Literatura rural.
Recomendamos la lectura de “Un Medico rural”
Autor: Franz Kafka
Son de esos libros que siempre hay que leer, entretenido.
Estaba muy preocupado; debía emprender un viaje urgente; un
enfermo de gravedad me estaba esperando en un pueblo a diez millas de
distancia; una violenta tempestad de nieve azotaba el vasto espacio que nos
separaba; yo tenía un coche, un cochecito ligero, de grandes ruedas,
exactamente apropiado para correr por nuestros caminos; envuelto en el abrigo
de pieles, con mi maletín en la mano, esperaba en el patio, listo para marchar;
pero faltaba el caballo... El mío se había muerto la noche anterior, agotado
por las fatigas de ese invierno helado; mientras tanto, mi criada corría por el
pueblo, en busca de un caballo prestado; pero estaba condenada al fracaso, yo
lo sabía, y a pesar de eso continuaba allí inútilmente, cada vez más envarado,
bajo la nieve que me cubría con su pesado manto. En la puerta apareció la muchacha,
sola, y agitó la lámpara; naturalmente, ¿quién habría prestado su caballo para
semejante viaje? Atravesé el patio, no hallaba ninguna solución; distraído y
desesperado a la vez, golpeé con el pie la ruinosa puerta de la pocilga,
deshabitada desde hacía años. La puerta se abrió, y siguió oscilando sobre sus
bisagras. De la pocilga salió una vaharada como de establo, un olor a caballos.
Una polvorienta linterna colgaba de una cuerda.
Un individuo, acurrucado en el tabique bajo, mostró su
rostro claro, de ojitos azules.
-¿Los engancho al coche? -preguntó, acercándose a cuatro
patas.
No supe qué decirle, y me agaché para ver qué había dentro
de la pocilga. La criada estaba a mi lado.

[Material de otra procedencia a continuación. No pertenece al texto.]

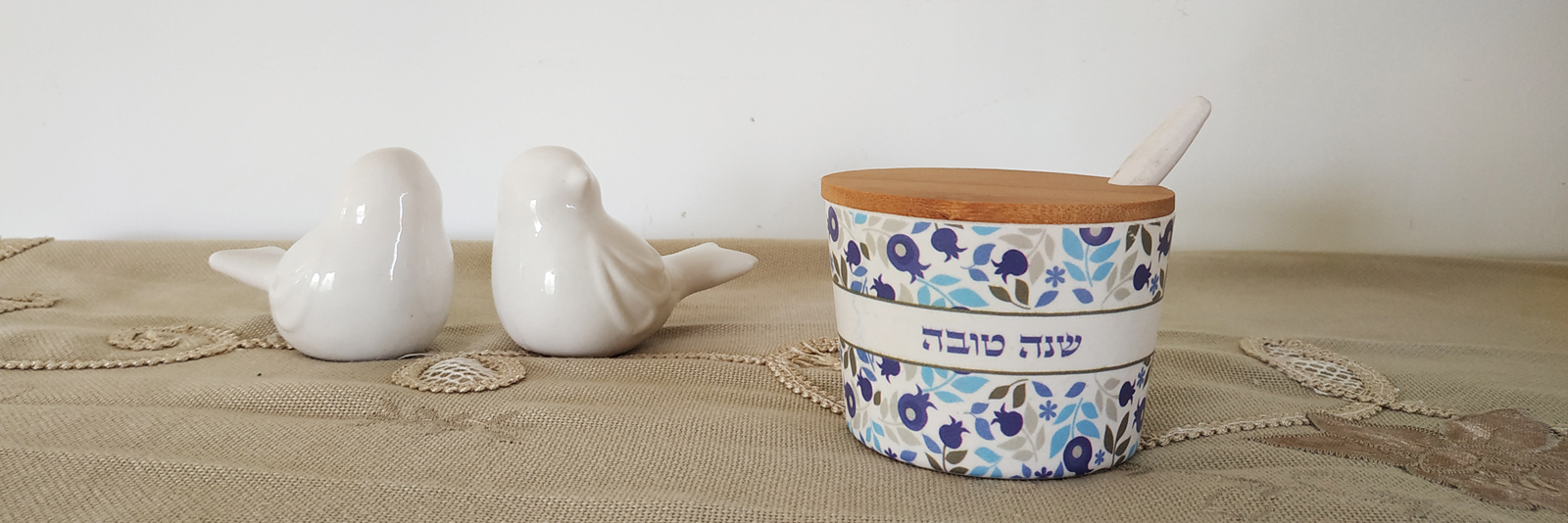 כלי אכסון לדבש - דוגמא - אמנות יודאיקה ייחודית
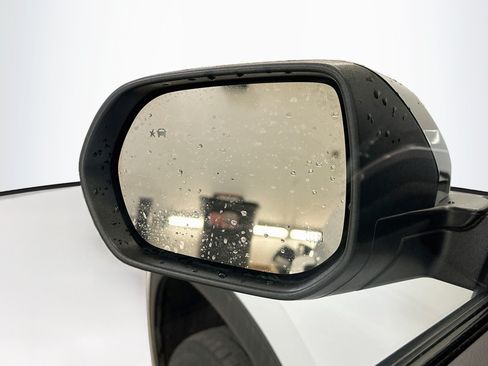 Used 2024 GMC Acadia Elevation AWD/4WD image 16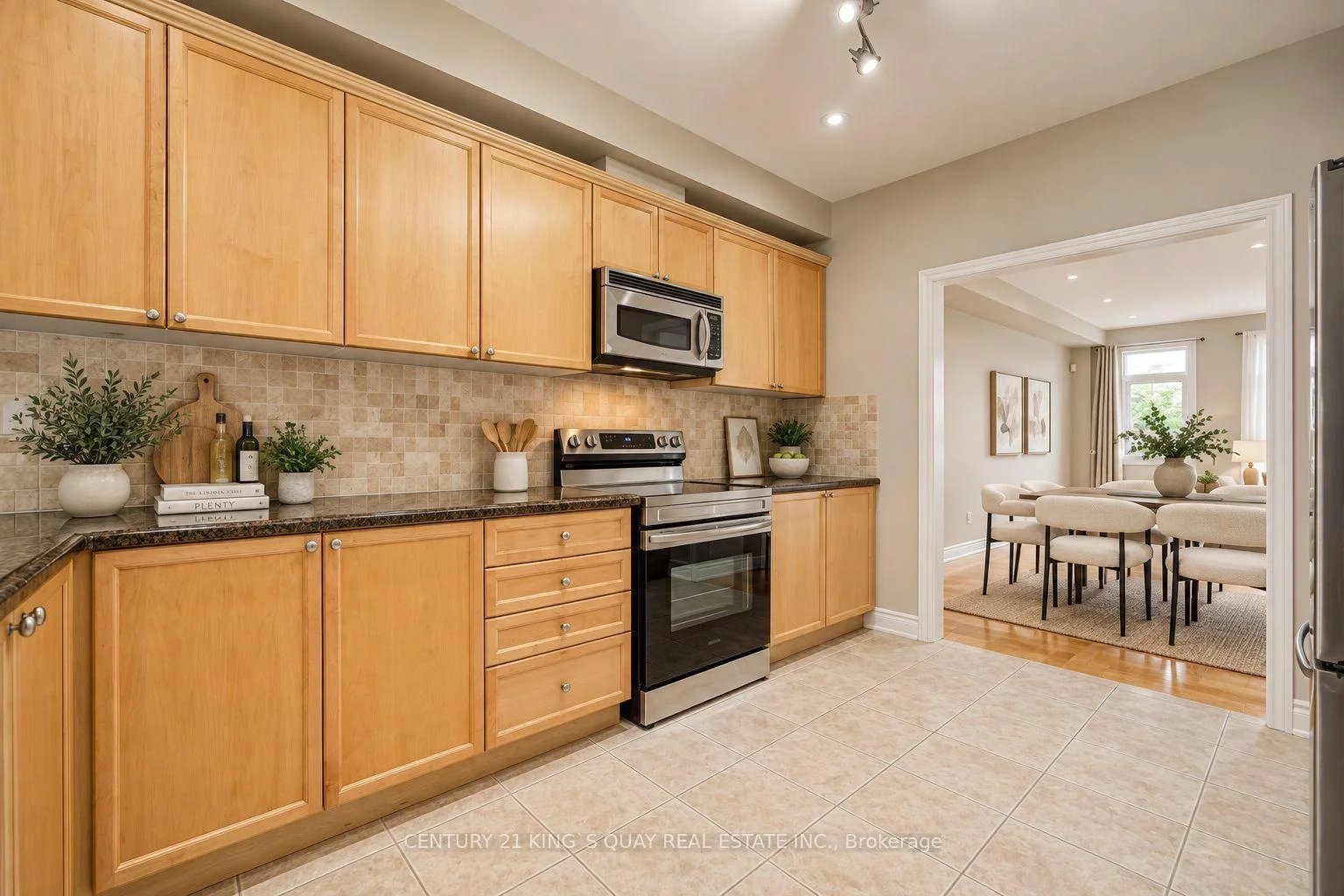 Photo 20 of 35 Rustwood Road, Vaughan, Patterson — HOMEH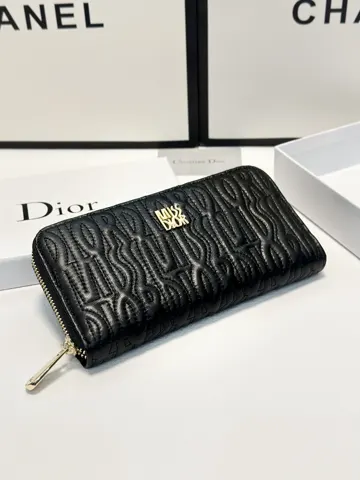 Dior Wallet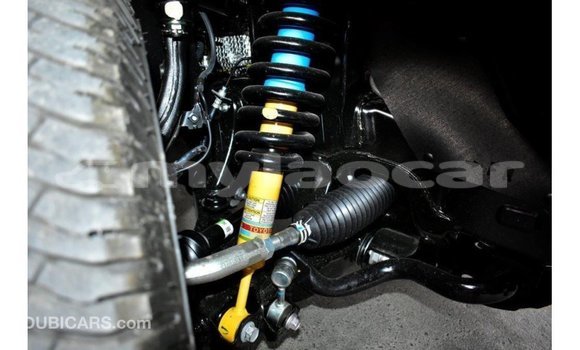 Acheter Import Voiture Toyota Tundra Blanc à Import - Dubai, Attapeu Province Acheter Import Voiture Toyota Tundra Blanc à Import - Dubai, Attapeu Province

-Uno nunca sabe lo que puede encontrar en su propia casa
-dijo ésta. Y ambos nos echamos a reír.
-¡Hola, hermano, hola, hermana! -gritó el palafrenero, y dos
caballos, dos magníficas bestias de vigorosos flancos, con las piernas dobladas
y apretadas contra el cuerpo, las perfectas cabezas agachadas, como las de los
camellos, se abrieron paso una tras otra por el hueco de la puerta, que
llenaban por completo. Pero una vez afuera se irguieron sobre sus largas patas,
despidiendo un espeso vapor.
-Ayúdalo -dije a la criada, y ella, dócil, alargó los arreos
al caballerizo. Pero apenas llegó a su lado, el hombre la abrazó y acercó su
rostro al rostro de la joven. Esta gritó, y huyó hacia mí; sobre sus mejillas
se veían, rojas, las marcas de dos hileras de dientes.